Bu açıklamalar sonrasında “Herkes düşüncesini söylemekte serbest” diyen Çavuşoğlu da, “Türkiye, Doğu Akdeniz’de belirlediği ve Birleşmiş Milletler’e kaydettirdiği kıta sahanlığı içinde faaliyetlerini yürütmüştür. Kıbrıs Türkleri'ni dışlayan adımları kabul edemeyiz. Biz hakça paylaşımdan söz ediyoruz. Lozan Antlaşması’nda mesela silahtan arındırılmış adalar statüsü de var ama bunları da ihmal ediyorsunuz.
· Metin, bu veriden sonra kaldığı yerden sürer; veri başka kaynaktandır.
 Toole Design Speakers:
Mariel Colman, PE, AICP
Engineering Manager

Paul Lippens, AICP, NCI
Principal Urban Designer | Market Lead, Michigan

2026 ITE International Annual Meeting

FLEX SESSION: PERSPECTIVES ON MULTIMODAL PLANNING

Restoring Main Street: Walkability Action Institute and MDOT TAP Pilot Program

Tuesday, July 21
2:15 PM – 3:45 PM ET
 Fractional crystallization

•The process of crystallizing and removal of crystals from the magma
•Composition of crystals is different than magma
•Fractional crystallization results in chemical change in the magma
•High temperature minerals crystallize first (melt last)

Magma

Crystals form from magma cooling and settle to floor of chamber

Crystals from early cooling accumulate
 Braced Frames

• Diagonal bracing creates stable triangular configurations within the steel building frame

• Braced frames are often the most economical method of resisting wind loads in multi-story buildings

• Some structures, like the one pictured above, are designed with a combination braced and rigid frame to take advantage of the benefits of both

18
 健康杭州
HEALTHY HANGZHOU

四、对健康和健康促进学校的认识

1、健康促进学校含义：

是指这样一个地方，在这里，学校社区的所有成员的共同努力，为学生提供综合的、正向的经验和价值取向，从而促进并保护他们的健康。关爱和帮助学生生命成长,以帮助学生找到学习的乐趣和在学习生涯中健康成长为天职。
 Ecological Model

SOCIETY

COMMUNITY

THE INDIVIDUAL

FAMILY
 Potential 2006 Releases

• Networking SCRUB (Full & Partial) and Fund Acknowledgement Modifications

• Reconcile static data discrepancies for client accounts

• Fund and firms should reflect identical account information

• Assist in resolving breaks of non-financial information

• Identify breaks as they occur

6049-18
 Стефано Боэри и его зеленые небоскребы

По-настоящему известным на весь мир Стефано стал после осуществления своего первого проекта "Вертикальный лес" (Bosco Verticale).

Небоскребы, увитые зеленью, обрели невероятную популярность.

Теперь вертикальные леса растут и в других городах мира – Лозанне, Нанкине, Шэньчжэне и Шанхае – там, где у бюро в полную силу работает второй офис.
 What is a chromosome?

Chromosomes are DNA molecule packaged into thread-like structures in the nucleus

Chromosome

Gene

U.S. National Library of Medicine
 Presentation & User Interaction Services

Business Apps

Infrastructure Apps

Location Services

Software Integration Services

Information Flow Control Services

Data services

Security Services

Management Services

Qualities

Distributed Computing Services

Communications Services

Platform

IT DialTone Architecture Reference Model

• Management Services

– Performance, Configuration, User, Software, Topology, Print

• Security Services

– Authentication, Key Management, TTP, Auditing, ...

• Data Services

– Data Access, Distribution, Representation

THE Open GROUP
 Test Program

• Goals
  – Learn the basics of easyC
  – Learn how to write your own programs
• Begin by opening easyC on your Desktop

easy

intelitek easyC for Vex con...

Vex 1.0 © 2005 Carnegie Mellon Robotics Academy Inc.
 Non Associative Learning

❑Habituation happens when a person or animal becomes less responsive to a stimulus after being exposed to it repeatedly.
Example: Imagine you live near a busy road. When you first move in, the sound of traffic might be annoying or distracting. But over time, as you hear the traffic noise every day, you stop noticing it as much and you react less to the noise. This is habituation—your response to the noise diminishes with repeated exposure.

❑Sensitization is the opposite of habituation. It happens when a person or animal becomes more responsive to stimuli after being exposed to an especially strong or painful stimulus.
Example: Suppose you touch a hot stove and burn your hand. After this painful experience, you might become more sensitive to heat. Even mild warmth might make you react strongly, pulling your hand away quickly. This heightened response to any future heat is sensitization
Uluslararası hukuktan bahsediyorsunuz ama Adalet Divanı’nın Ege Denizi’nde, hava sahası konusunda ve adalar statüsü konularındaki mahkeme yetkisini tanımıyorsunuz” dedi.
Çavuşoğlu, devamında “Burada karşılıklı suçlamalara girdiğimiz zaman söyleyeceğimiz çok şey var. İki ülke arasında istikşafi görüşmeler başlatılmış mı, başlatılmış, bugün karşılıklı görüşmeye mi geldik geldik. Biz Avrupa Birliği’ni de yok saymıyoruz. Ancak bunları ikili bir şekilde çözebiliriz ama medet umduğunuz Avrupa Birliği ve diğer ülkelerin size bir fayda sağlayamayacağını görmeniz lazım. Böyle kavga etmeye devam edecek miyiz, etmeyecek miyiz, buna karar vermelisiniz. Eğer böyle olacaksa biz de yanıt vereceğiz. İki komşu ülke olarak diyaloğu açık tutmak istiyoruz. Ama tüm meseleleri böyle çözemeyeceğimiz de aşikar, görüş ayrılıklarımız keskin” diye konuştu.
Bu noktada Dendias yine konuşmak isteyince Çavuşoğlu, iftar yemeğine geç kalınacağını belirterek, yine de son sözü konuğa elbette vereceklerini kaydetti.
Ege adalarında silahlanmada Türkiye’yi tehdit ilan etti
Yunanistan Dışişleri Bakanı Dendias, “Biz gerçekten pozitif gündem oluşturmaya çalışıyoruz. Ama pozitif gündem diğer taraf görüşlerimizi de içermektedir. Adalarda neden asker bulunuyor? Çünkü burada bir tehdit söz konusu. Bugün adaların karşı tarafından herhangi bir tehdit olmadığını söyleyecek birileri var mı, yoksa, o zaman sorun yoktur. Ve 6 mil konusu (Ege’deki kıta sahanlığı), Türkiye elli yıldır buna itiraz ediyor. Sizinle hem fikirim pozitif gündem oluşturmak gerekiyor. Ama bu ancak bizim ve AB’nin işleyiş şeklini anlarsanız bunu başarabiliriz. Yoksa başarmamız mümkün olmayacaktır” dedi.
Dendias’ın bu sözlerine karşı Çavuşoğlu, “Avrupa Birliği’nden çekinen bir ülke değiliz biz. Tek taraflı dayatmayla olmaz. Tekrar söylüyorum, çözersek iki komşu ülke olarak biz çözebiliriz. Başka ülkeler ancak silah satar ama anlaşma olmaz ama biz meselelerimizi ikili olarak çözebiliriz” diye konuştu.
Bu açıklamadan sonra da her iki bakanın da onayıyla basın açıklaması sona erdirildi.